The NJ and hierarchical classified grouped the 155 cassava genotypes into three major groups revealing a shared gene pool within each cluster with Cluster 1 comprising of pop1, pop3, and pop5 whose cassava genotypes shared common parents. Additionally, the average observed heterozygosity (HO) was determined to be 0.32, aligning with findings from similar studies, which reported Ho of 0.33 (Ferguson et al. 2019b) and 0.32 (Ogbonna et al. 2021) respectively. Analysis of heterozygosity within distinct sub-populations significantly revealed diversity, suggesting potential hybridization and selective processes among the genotypes. This diversity underscores the adaptability and resilience of the species to environmental changes, diseases, and pests, as proposed by Goulet et al. (2017). Such genetic diversity serves as a valuable resource for breeders, offering to develop new varieties with enhanced traits and increased resistance to various stresses.

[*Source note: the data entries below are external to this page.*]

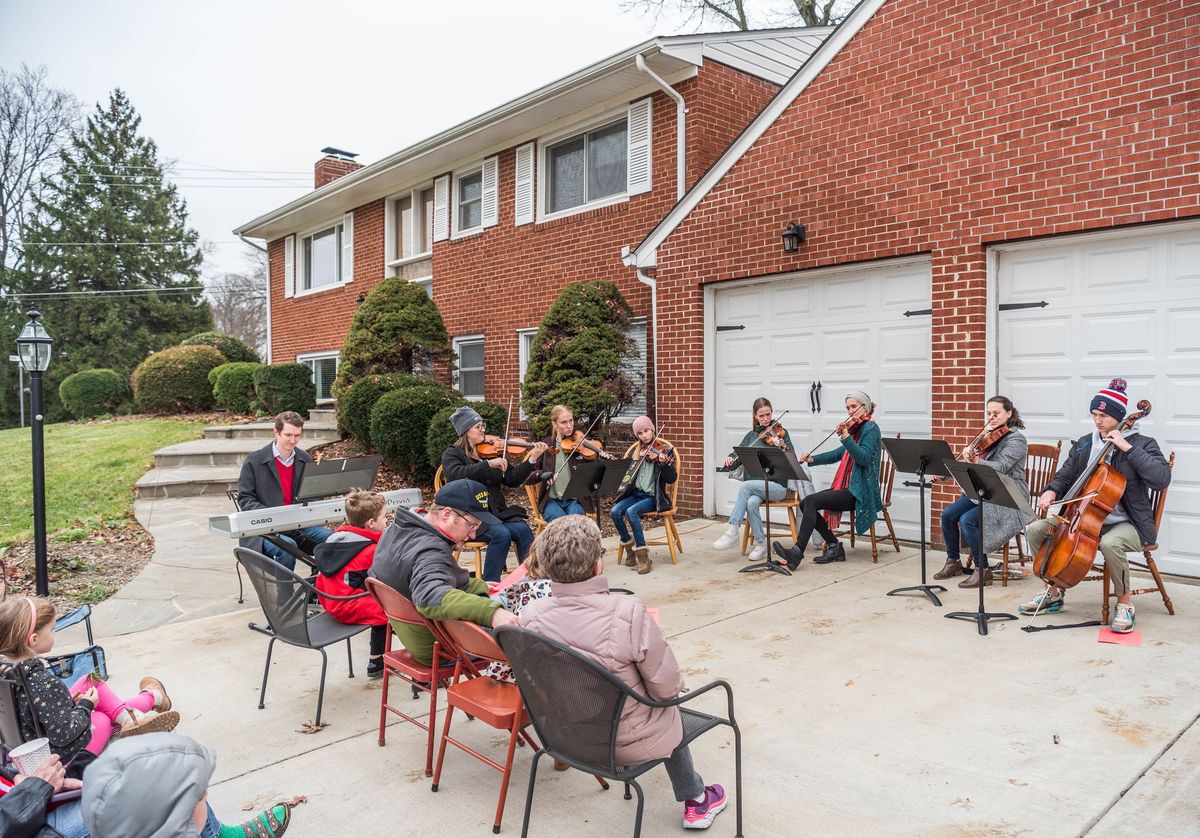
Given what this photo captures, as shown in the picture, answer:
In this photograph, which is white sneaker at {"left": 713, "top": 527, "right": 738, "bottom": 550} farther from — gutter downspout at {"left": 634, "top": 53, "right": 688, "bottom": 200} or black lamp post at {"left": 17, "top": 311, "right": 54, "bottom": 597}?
black lamp post at {"left": 17, "top": 311, "right": 54, "bottom": 597}

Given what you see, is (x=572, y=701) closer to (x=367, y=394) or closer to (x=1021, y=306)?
(x=1021, y=306)

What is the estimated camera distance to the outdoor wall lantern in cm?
823

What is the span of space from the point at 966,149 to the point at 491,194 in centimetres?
804

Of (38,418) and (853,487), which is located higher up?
(38,418)

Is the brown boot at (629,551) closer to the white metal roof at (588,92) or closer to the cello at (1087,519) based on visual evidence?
the cello at (1087,519)

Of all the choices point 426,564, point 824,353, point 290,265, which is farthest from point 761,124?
point 290,265

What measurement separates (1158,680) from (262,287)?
44.5 m

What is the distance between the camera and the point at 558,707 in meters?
2.78

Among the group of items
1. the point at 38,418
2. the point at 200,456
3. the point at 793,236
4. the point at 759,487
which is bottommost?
the point at 200,456

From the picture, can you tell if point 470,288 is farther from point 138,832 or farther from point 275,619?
point 138,832

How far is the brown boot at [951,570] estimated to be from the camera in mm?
6551

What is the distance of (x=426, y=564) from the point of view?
3.56 meters

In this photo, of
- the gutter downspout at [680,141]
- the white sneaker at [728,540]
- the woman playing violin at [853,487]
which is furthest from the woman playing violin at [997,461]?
the gutter downspout at [680,141]

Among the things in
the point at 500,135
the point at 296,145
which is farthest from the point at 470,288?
the point at 296,145
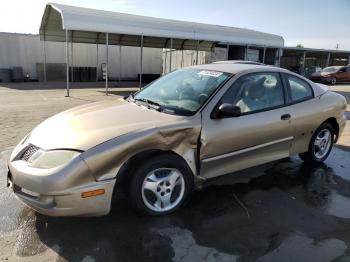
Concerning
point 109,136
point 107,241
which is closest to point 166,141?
point 109,136

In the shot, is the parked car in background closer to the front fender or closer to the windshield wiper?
the windshield wiper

The differentiation among the groups was assessed using Fst index, which estimates genetic differentiation among groups. According to Wright (1968), Fst values are categorized as high (> 0.25), moderate (0.15–0.25), and low (< 0.05). This index serves as an estimate of genetic flow between sub-populations and, when considered alongside heterozygosity, can directly influence genetic differentiation. In this study, moderate Fst values (0.15–0.25) between certain population pairs (e.g., pop 1 and 3, pop 2 and 3, pop 3 and 4) indicate substantial genetic differentiation. These findings suggest the presence of distinct genetic clusters within cassava populations, which may harbor unique genetic variations, including traits related to disease resistance against CBSD and CMD. Moderate Fst values between population pairs highlight opportunities for targeted breeding efforts. Populations exhibiting moderate genetic differentiation can serve as potential sources of diverse genetic material for developing disease-resistant cassava varieties. The observed Fst values reflect the influence of geographical isolation and parental lineage on genetic differentiation. For instance, populations originating from geographically isolated regions (e.g., Africa and South America) show higher genetic differentiation (moderate Fst), indicating limited gene flow and potential genetic adaptation to local environments. Conversely, populations derived from the same parents (e.g., pop 2 and pop 5) exhibit lower differentiation (low Fst), suggesting recent common ancestry and potential sharing of genetic traits, including disease resistance genes. Breeders can leverage populations with moderate genetic differentiation to introduce novel genetic combinations and enhance disease resistance traits in new cassava varieties.

Conclusion

The SNP markers identified in this study exhibit high polymorphism and informativeness rendering them valuable for assessing diversity within cassava populations. These markers effectively classified cassava populations into sub-groups based on their allele variants. The moderate to high genetic diversity observed across the cassava populations suggests the presence of valuable alleles associated with desirable traits. Integrating these populations into cassava improvement efforts could facilitate the development of user-friendly breeding programs for farmers and stakeholders across the value chain. This research contributes to germplasm management and the establishment of core collections aimed at improving existing varieties.

In summary, the detailed distribution of SNPs across chromosomes and the assessment of polymorphic information content (PIC) significantly enhances our understanding of the genetic makeup of cassava. This groundwork sets the stage for future investigations into cassava diversity and its potential applications in breeding programs and genetic studies. The markers successfully differentiated cassava populations into distinct sub-groups based on their genetic variants. The observed range of moderate to high genetic diversity in genotypes underscores the presence of valuable alleles for desirable traits. The integration of these genotypes into cassava improvement efforts holds promise for developing enhanced varieties through breeding programs.